Definition: Pseudoreplication occurs if we analyze pseudoreplicates as if they were replicates.

When we pseudoreplicate, we are making a false claim about the amount of replication.

Pseudoreplication

Both accuracy and precision are affected by pseudoreplication!

Accuracy: Pseudoreplication changes our question from general and interesting to more specific and less interesting.

Precision: Pseudoreplication underestimates the precision due to dependence of measures of interest.

Pseudoreplication - Example

Question: Do blue tit nestlings raised in nest boxes suffer more from external parasites than those raised in natural cavities?

Experimental Design: Investigate the four nestlings in a particular nest box and count the number of parasites on each.

Discuss: Why are these pseudoreplicates? Explain how they affect precision and accuracy.

Answer #1: This design gives you information on parasite load only for birds in this particular nest box.

Answer #2: Nestlings will be similar in many ways due to sharing nest box, and thus variation of parasite load between nestlings in this box will be smaller than between all nestlings.

Common sources of pseudoreplication

Pseudoreplication is a biological and experimental design issue, not a statistical issue. Data doesn't look pseudoreplicated.

Common sources of pseudoreplication:

A shared enclosure
- Environment affects all individuals similarly
- Individuals can affect other individuals
The common environment
Relatedness
Pseudoreplicated stimulus
Measurements over time
Species comparisons

Solutions to pseudoreplication

Make sure you are…

accounting for all possible variation.
controlling for possible confounding variables.

Experimental study: Make sure individuals differ systematically only in the explanatory variable(s) of interest.

Observational studies: Be aware of confounding variables.

Random sampling, or randomization, can solve many of these problems.

Blocking is another technique to address pseudoreplication in experimental studies.

Matching is analogous to blocking for observational studies.

Examples, examples, examples

Birdsongs and attractiveness

Question: How do we measure relationship between male birdsongs and attractiveness to females?

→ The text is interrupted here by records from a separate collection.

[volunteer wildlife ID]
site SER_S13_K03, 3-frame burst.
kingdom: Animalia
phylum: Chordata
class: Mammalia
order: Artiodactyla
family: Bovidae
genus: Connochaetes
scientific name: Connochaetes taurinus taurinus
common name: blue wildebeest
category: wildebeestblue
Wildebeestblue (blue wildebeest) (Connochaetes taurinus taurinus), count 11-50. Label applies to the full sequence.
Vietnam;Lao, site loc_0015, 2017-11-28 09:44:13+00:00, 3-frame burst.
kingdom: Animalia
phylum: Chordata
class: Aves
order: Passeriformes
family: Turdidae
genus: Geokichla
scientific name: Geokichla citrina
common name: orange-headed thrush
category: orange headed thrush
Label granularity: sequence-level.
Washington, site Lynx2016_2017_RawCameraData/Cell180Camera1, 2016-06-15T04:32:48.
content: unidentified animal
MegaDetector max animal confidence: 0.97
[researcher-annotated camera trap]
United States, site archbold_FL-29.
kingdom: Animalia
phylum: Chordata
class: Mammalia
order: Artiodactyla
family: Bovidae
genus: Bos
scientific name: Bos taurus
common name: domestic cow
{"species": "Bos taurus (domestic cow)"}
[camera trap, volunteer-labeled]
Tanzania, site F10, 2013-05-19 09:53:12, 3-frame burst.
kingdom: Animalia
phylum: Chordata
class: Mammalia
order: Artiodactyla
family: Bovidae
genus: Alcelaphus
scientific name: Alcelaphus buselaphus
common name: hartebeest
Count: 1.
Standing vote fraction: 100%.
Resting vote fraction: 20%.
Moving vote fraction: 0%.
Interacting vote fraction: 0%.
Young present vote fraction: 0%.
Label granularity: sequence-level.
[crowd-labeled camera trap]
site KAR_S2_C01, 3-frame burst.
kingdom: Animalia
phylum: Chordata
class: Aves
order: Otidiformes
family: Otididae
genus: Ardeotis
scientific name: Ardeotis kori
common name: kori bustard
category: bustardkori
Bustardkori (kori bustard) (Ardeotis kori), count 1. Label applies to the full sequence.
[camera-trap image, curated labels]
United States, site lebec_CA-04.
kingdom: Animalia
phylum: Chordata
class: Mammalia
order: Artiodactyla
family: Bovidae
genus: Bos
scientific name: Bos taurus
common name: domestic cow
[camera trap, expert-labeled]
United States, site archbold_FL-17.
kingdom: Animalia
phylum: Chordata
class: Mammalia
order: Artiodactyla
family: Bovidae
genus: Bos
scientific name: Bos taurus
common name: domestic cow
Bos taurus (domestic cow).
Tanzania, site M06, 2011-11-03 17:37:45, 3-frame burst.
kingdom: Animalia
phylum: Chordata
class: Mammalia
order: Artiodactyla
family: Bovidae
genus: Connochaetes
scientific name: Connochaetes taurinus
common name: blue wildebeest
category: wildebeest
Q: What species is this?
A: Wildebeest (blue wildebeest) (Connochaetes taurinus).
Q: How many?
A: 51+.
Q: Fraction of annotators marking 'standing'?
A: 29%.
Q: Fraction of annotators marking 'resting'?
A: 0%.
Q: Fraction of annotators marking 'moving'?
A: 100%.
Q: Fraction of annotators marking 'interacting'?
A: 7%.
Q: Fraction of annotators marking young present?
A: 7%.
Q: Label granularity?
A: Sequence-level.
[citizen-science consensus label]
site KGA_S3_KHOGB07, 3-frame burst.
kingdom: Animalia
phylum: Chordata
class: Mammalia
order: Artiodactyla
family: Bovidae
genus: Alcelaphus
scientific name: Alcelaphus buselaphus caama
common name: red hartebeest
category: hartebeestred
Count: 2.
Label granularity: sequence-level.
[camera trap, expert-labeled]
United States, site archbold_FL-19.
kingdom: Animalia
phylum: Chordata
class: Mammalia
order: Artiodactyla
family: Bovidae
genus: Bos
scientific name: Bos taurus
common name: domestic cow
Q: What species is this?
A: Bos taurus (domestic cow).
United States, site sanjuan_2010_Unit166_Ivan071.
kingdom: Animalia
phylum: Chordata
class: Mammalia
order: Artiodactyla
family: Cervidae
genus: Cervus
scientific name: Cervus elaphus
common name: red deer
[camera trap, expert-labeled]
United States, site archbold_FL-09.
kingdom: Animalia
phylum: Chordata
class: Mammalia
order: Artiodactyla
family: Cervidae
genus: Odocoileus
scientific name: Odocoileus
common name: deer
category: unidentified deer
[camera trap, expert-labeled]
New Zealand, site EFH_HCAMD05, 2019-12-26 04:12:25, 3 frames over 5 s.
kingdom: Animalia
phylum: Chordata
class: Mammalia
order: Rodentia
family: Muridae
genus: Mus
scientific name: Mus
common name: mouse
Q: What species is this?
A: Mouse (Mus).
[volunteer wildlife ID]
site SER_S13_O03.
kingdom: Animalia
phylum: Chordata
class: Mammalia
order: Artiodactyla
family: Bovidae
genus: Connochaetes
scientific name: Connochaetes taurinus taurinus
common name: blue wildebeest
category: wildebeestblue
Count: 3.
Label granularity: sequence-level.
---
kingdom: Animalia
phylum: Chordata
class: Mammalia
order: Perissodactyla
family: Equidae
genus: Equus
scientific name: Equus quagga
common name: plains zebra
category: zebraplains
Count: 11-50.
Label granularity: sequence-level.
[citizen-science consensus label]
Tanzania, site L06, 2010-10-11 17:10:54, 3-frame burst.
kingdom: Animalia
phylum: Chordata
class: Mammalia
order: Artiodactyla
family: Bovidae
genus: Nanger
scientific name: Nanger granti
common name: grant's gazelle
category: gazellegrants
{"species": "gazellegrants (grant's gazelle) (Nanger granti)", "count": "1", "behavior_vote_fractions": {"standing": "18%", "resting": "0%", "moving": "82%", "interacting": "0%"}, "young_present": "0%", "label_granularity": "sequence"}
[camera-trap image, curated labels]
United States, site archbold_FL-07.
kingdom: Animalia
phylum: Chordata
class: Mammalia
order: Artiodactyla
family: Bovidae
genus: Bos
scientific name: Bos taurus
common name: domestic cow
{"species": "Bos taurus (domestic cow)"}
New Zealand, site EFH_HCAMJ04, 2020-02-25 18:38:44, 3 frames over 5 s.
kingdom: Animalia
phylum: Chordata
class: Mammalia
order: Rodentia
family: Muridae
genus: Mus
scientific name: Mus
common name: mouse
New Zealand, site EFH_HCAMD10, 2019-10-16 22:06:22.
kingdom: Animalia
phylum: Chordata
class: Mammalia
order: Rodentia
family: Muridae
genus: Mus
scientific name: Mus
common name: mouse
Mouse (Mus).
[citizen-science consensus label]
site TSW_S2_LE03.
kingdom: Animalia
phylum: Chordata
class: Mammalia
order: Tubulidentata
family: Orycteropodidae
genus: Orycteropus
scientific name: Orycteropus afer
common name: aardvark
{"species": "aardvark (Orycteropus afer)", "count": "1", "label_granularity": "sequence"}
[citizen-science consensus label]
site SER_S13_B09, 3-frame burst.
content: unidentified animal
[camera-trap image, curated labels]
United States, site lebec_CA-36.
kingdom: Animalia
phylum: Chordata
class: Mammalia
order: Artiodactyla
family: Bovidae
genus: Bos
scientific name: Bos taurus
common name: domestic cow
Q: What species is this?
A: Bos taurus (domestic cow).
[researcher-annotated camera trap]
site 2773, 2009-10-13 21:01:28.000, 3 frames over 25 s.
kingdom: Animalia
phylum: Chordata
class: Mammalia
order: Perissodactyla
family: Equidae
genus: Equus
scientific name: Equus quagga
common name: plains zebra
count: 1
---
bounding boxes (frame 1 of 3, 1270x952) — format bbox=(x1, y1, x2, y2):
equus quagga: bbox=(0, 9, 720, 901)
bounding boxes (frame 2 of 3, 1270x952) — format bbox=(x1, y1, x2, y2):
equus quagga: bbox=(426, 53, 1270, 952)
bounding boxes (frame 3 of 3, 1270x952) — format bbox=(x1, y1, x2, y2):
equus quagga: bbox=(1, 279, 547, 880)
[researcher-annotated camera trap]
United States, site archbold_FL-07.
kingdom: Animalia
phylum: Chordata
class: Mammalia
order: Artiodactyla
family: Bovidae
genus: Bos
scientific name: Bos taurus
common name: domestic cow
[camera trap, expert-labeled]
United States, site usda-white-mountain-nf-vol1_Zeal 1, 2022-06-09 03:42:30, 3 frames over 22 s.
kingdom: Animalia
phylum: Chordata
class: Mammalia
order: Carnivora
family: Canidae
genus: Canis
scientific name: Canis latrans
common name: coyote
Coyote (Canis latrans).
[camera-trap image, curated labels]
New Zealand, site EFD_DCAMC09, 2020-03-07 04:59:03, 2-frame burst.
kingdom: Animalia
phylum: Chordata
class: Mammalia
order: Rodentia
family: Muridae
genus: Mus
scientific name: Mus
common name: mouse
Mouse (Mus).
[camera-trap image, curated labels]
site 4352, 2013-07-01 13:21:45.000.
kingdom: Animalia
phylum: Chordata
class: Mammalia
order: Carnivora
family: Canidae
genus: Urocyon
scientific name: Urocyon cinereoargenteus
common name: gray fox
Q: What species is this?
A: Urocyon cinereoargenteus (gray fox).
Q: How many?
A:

Experimental Design: Record the complex song of one male and the simple song of another male, and then play these same two songs to each of 40 different females. Compute a confidence interval for the mean attractiveness of the two male songs.

Discuss: What is wrong with this design so far?

Answer: Each measure of female choice is a pseudoreplicate (\( n=40 \)).

Examples, examples, examples

Discuss: What is wrong with this design so far?

Answer: Each measure of female choice is a pseudoreplicate (\( n=40 \)).

Discuss: What can we do to correct for this pseudoreplication?

Answer: Record songs of 40 males with complex songs, and 40 separate males with simple songs. Each female should listen to a unique pair of songs, one simple and one complex. Design can get even more complicated than this.

Discuss: What are examples of confounding variables in the pseudoreplicated case?

Examples, examples, examples

Blood sugar levels

Experimental Design: Phlebotomist takes 15 samples from each of 10 patients, yielding a total of 150 measurements.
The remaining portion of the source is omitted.